| SUPPLIED RECORDS |
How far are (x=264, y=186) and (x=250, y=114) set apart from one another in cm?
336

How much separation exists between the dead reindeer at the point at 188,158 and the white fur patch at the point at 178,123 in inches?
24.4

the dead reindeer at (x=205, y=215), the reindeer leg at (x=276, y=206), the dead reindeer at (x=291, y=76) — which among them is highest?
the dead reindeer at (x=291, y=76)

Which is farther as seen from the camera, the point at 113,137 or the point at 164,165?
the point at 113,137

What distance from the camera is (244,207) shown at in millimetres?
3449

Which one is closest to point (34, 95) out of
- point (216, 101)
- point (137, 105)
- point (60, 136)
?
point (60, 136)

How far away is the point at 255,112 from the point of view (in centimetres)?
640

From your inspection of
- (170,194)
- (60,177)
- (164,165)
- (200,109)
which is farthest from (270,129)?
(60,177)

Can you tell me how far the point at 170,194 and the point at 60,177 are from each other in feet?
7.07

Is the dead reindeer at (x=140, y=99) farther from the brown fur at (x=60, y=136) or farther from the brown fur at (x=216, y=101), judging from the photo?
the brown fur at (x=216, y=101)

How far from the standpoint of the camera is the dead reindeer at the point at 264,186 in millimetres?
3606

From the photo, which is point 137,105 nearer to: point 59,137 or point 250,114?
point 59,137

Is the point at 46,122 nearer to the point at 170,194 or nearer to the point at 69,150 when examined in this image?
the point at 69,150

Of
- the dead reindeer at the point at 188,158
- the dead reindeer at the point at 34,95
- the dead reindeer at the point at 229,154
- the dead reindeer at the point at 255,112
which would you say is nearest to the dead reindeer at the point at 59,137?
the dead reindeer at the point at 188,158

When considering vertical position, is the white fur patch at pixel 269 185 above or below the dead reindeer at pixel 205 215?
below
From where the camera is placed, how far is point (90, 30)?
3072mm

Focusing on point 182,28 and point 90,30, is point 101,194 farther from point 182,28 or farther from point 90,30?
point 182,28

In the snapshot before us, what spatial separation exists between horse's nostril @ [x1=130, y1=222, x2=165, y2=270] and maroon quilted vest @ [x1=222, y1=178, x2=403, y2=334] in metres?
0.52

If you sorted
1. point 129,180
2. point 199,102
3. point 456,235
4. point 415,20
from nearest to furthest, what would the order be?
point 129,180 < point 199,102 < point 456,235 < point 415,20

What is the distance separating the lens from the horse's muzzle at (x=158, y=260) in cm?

| TASK BRIEF |
Set down, word for word, the lines of data from the one containing "If you sorted" through the last line of the data.

| RESPONSE TO THIS EXERCISE |
If you sorted
1. point 129,180
2. point 199,102
3. point 456,235
4. point 415,20
from nearest to furthest, what would the order be?
point 129,180 < point 199,102 < point 456,235 < point 415,20

What is the distance separating the lens from the horse's muzzle at (x=158, y=260) in cm?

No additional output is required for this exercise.